Page MenuHomePhabricator

Estimate number of edit sessions Paste Check has potential to activate within
Closed, ResolvedPublic

Description

This task involves the work of estimating the maximum number of newcomer edit sessions in which we could expect a Paste Check to be shown.

We are seeking this number in an effort to estimate how many wikis are needed to participate in the paste check a/b test for us to be able to draw statistically significant conclusions in ≤6 weeks.

Requirements

For the wikis listed in T403680, calculate the number of edit sessions initiated by people who have published ≤100 cumulative edits (logged out included) in which ≥1 feature: editCheck-paste, action: relevant-paste event (implemented via T402460) in VisualEditorFeatureUse was emitted/logged.

Open questions

  • 1. During what period of time will we evaluate these edits?

Event Timeline

ppelberg renamed this task from Estimate upd to Estimate number of edit sessions Paste Check has potential to activate within.
ppelberg updated the task description. (Show Details)

calculate the number of edit sessions initiated by people who have published ≤100 cumulative edits (logged out included) in which ≥1 feature: editCheck-paste, action: relevant-paste event

The <100 check should be superfluous, because that event only fires when a paste check would actually have been shown and so it already includes that check.

Summarizing some initial results from an analysis of Paste Check eligible events logged to date:

Frequency of Paste Check Sessions

For the wikis listed in T403680, calculate the number of edit sessions initiated by people who have published ≤100 cumulative edits (logged out included) in which ≥1 feature: editCheck-paste, action: relevant-paste event (implemented via T402460) in VisualEditorFeatureUse was emitted/logged

Data below reflects all Paste Check eligible sessions logged over a two-week timeframe (18 September 2025 - 2 October 2025) across all partner wikis listed in T403680.

  • Total number of paste check eligible sessions: 6715 editing sessions
    • This equates to about 470 paste check eligible sessions per day
  • By platform
platformNumber of paste check eligible sessions
desktop5577
phone1138
  • By User Experience
experience_level_groupNumber of paste check eligible sessions
Unregistered2227
Newcomer1094
Junior Contributor3394
  • By Wiki
wikiNumber of paste check eligible sessions
arwiki801
bnwiki129
cawiki133
cswiki194
dewiki1003
euwiki<50
fawiki280
glwiki<50
hiwiki79
idwiki529
itwiki947
nlwiki332
plwiki369
ruwiki921
simplewiki166
swwiki61
twwiki<50
ukwiki260
viwiki166
zhwiki309

Proportion of all published new content edits by newcomers

  • 32.9% of all published desktop new content edits and 16% of all published mobile new content edits by newcomers were identified as being eligible to be shown Paste Check.
  • By User experience: New content edits by newcomers are more frequently identified as being eligible for Paste Check.
experience_level_groupprop_edits
Unregistered23.2%
Newcomer33.5%
Junior Contributor29.2%

Revert rates
How often are paste check eligible edits reverted?

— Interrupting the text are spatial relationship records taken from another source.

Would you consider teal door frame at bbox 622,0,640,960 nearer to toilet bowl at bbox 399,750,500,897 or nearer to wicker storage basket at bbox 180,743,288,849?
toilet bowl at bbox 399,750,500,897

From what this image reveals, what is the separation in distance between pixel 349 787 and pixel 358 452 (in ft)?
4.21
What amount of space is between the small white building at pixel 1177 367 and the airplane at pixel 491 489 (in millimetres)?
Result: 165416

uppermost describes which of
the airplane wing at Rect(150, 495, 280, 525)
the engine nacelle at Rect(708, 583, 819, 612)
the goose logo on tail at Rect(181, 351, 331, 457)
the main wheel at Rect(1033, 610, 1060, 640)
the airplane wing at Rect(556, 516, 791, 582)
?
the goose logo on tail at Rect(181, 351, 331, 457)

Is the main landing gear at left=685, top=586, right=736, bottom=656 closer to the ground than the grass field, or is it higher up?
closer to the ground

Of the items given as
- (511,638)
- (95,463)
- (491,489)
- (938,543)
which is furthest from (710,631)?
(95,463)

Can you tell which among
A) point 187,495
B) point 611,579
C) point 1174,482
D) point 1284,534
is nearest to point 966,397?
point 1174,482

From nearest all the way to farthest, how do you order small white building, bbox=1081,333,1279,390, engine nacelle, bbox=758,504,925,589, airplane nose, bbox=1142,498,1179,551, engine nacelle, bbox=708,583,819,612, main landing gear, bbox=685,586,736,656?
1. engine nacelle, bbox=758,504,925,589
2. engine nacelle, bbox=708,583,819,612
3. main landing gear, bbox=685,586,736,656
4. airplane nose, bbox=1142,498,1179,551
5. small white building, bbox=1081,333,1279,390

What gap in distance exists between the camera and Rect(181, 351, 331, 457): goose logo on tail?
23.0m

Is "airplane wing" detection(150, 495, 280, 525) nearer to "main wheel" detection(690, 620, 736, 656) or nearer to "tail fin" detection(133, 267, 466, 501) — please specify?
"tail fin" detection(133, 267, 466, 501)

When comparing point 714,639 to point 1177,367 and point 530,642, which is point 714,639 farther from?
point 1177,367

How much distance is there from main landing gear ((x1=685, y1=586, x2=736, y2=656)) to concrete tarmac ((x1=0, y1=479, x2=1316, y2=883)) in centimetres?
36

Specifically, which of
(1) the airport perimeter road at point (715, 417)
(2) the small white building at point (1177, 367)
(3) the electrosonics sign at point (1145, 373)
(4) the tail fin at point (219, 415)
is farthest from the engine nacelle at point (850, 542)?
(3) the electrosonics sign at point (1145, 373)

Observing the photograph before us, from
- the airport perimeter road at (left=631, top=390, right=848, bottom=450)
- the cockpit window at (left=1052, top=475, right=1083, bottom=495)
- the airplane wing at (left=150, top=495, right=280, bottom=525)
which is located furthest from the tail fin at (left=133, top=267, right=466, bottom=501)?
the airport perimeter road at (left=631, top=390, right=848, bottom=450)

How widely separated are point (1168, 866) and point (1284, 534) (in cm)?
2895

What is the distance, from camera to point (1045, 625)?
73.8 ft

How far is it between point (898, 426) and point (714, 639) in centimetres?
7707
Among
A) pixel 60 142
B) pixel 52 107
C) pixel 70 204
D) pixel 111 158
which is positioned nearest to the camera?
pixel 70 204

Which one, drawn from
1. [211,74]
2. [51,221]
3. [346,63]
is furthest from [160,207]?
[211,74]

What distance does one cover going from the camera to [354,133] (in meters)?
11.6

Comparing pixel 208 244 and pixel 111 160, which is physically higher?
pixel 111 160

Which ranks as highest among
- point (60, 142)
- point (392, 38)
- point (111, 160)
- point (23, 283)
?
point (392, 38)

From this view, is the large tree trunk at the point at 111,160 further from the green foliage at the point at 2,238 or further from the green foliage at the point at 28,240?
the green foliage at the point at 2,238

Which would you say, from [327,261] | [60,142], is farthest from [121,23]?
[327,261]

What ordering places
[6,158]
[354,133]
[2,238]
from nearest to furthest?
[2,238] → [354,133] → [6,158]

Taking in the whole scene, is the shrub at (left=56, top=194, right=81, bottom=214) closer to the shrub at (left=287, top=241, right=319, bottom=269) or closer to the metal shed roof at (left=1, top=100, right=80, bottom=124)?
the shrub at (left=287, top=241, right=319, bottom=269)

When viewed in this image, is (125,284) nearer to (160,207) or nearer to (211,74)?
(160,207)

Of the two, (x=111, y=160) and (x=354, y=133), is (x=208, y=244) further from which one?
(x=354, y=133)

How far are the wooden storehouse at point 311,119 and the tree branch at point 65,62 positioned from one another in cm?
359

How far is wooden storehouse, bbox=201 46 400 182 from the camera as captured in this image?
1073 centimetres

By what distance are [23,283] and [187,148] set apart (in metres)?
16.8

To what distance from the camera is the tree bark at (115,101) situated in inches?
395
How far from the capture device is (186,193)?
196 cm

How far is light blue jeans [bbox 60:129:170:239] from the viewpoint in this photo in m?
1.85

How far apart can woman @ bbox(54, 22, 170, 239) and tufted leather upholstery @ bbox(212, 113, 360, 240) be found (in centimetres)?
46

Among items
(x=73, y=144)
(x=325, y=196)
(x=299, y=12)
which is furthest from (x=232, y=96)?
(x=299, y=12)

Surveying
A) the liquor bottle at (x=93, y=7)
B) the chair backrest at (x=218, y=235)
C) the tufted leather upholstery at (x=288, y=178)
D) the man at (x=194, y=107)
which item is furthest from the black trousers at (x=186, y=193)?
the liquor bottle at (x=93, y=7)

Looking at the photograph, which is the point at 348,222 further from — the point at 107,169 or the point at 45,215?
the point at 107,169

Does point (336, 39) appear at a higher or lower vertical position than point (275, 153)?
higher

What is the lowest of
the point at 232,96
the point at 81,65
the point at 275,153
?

If we review all published new content edits by newcomers (denominator = all published new content edits) :

  • 2.8% of all desktop published edits and 2.6% of all mobile published edits by newcomers were identified as both eligible for paste check and reverted.

Only about 3% of all saved new content edits are reverted and identified as being eligible for Paste Check.

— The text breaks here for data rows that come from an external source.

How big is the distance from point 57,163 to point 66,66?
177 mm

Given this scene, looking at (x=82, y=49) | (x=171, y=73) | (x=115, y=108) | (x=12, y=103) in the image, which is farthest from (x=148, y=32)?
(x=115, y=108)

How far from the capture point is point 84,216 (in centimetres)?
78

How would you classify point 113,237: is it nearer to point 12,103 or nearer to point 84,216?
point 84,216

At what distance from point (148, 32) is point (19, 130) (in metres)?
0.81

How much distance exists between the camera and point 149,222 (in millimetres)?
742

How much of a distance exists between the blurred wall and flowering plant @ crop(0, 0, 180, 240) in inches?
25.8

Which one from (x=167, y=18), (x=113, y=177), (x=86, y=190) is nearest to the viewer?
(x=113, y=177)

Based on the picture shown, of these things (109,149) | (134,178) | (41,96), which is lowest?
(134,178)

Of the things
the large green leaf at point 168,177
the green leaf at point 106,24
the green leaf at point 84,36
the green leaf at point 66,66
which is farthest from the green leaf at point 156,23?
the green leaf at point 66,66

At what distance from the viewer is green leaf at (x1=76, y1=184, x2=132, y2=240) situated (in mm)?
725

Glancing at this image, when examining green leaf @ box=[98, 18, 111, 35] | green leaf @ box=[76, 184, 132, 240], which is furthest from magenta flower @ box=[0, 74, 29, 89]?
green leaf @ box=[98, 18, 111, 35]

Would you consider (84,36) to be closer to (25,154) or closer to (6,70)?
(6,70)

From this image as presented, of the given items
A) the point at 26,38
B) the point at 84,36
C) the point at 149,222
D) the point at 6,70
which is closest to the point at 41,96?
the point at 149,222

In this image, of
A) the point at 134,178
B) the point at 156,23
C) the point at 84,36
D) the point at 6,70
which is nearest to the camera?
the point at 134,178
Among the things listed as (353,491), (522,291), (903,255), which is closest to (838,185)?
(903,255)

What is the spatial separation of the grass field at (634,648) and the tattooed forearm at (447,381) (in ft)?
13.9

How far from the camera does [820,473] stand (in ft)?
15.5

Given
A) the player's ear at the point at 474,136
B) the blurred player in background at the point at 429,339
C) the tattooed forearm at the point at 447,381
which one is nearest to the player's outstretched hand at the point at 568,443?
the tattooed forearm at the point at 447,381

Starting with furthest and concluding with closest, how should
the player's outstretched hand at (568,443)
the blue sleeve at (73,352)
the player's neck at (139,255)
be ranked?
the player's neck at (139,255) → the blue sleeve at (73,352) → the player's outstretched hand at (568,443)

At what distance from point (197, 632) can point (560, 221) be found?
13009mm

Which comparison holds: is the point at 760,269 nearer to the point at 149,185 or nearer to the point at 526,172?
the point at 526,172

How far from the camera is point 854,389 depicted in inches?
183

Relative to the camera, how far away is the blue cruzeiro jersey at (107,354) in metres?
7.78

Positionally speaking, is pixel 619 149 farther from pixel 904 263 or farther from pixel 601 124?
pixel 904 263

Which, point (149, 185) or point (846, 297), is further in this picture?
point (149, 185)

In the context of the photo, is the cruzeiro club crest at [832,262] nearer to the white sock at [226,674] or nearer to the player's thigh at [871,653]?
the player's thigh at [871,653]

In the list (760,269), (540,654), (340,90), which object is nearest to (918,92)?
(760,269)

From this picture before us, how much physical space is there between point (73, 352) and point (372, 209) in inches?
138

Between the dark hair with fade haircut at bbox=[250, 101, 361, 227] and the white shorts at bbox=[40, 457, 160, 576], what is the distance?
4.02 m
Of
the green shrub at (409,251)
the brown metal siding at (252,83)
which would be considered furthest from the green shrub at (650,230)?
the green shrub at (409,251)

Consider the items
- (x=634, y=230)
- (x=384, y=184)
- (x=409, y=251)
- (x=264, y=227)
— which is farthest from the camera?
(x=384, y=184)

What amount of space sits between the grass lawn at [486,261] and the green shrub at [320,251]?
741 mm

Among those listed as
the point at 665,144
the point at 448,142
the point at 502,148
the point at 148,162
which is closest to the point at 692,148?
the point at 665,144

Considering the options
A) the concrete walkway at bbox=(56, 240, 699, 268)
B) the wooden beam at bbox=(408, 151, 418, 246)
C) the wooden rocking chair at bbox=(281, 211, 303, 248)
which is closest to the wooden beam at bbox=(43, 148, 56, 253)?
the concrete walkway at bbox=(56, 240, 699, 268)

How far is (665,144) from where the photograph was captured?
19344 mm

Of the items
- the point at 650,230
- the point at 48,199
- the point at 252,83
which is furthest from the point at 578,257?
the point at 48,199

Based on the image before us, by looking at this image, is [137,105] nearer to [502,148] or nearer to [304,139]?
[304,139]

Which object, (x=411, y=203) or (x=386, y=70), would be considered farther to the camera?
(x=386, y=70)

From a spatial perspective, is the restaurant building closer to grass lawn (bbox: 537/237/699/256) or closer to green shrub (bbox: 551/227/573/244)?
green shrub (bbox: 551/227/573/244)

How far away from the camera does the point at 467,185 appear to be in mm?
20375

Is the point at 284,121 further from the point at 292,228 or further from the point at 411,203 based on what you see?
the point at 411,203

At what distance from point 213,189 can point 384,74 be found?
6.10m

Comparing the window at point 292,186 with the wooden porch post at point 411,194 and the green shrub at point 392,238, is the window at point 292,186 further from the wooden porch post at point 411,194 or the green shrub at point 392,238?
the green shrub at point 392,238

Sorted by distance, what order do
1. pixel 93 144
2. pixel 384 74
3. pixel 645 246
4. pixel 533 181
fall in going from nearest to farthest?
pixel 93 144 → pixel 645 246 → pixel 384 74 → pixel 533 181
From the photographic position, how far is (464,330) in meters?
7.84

If we limit to only published new content edits identified as eligible for Paste Check (denominator = all published new content edits identified as eligible for Paste Check):

  • 8.6% of all desktop and 16% of all mobile published new content edits identified as eligible for Paste Check are reverted.
  • By Experience Level
experience_level_groupprop_edits
Unregistered11.4%
Newcomer10.7%
Junior Contributor8.7%

This is lower than the revert rates we have observed for previous checks such as Tone Check (29%, ref: T371158#11220470). However, this may also include edits where the final published text did not include pasted text. The event instrumented in T402460 identifies edits that would be eligible to be shown Paste Check during an edit session if enabled, but does not assess whether the final published text still includes pasted text.

Next Steps: Will review the results with @ppelberg and assess the recommended AB test duration needed to evaluate identified metrics.

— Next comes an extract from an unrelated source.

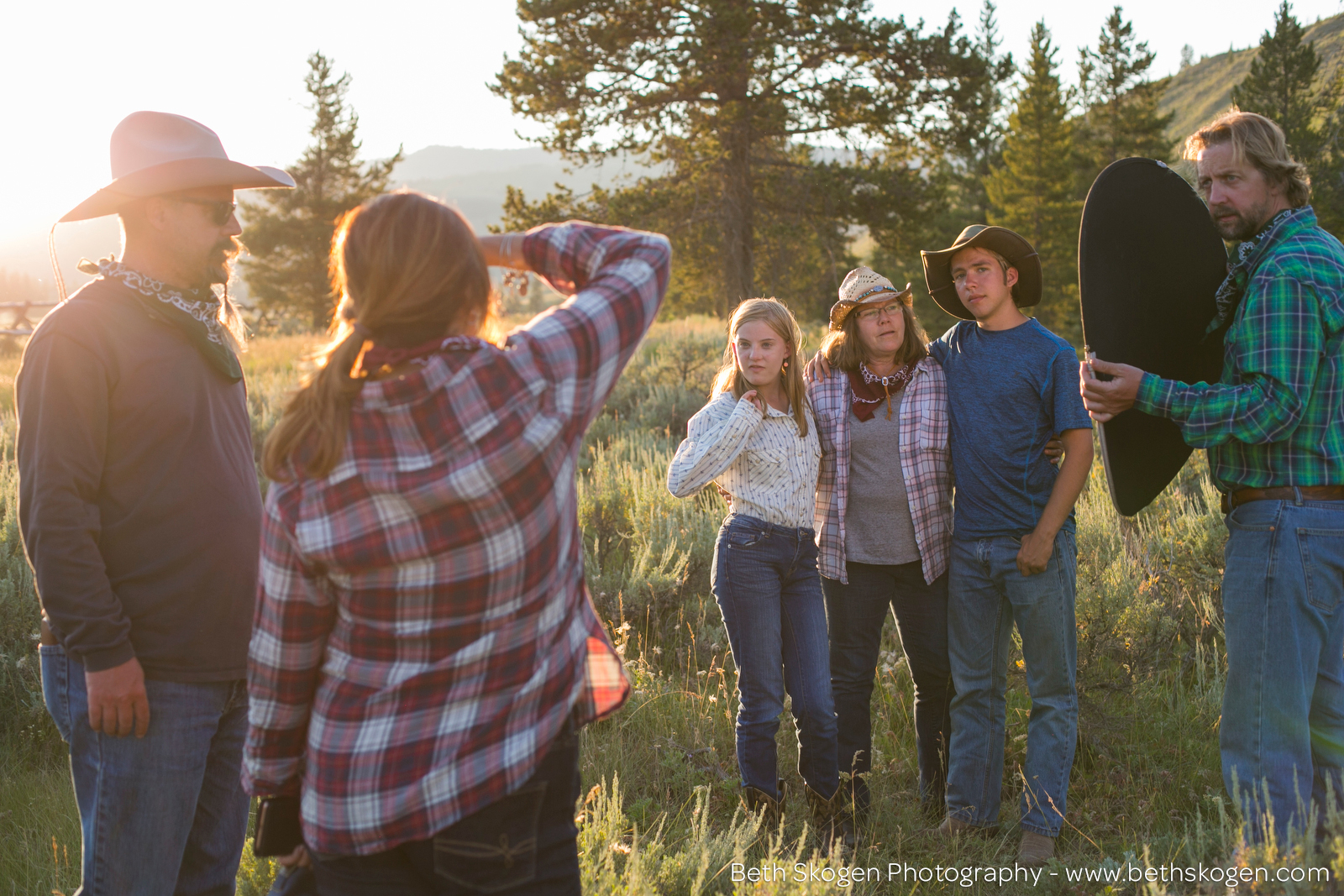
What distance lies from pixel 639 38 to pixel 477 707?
15.8m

Per the above and what Megan and I discussed offline last week, Paste Check is likely to activate in a relatively high proportion of the new content edits newcomers publish (23.2% - 33.5%).

(For a point of comparison, Tone Check has the potential to activate in 9% of the new content edits newcomers publish.)

With the above said, the revert rate of edits in which Paste Check has the potential to activate is quite low:

  • 2-3% if we consider the denominator to be all new content edits newcomers publish
  • 8% if we scope the denominator more narrowly to edits that involve newcomers pasting content in.

So we're left with a choice: do we adjust the KPI to be scoped to a shift in all new content newcomer edits or do we scope the KPI down to only those which would have the potential for paste check to show?

We've decided to do the latter so that we can report statistically significant findings in 5-6 weeks as opposed to 12- 16 weeks, which the latter would require.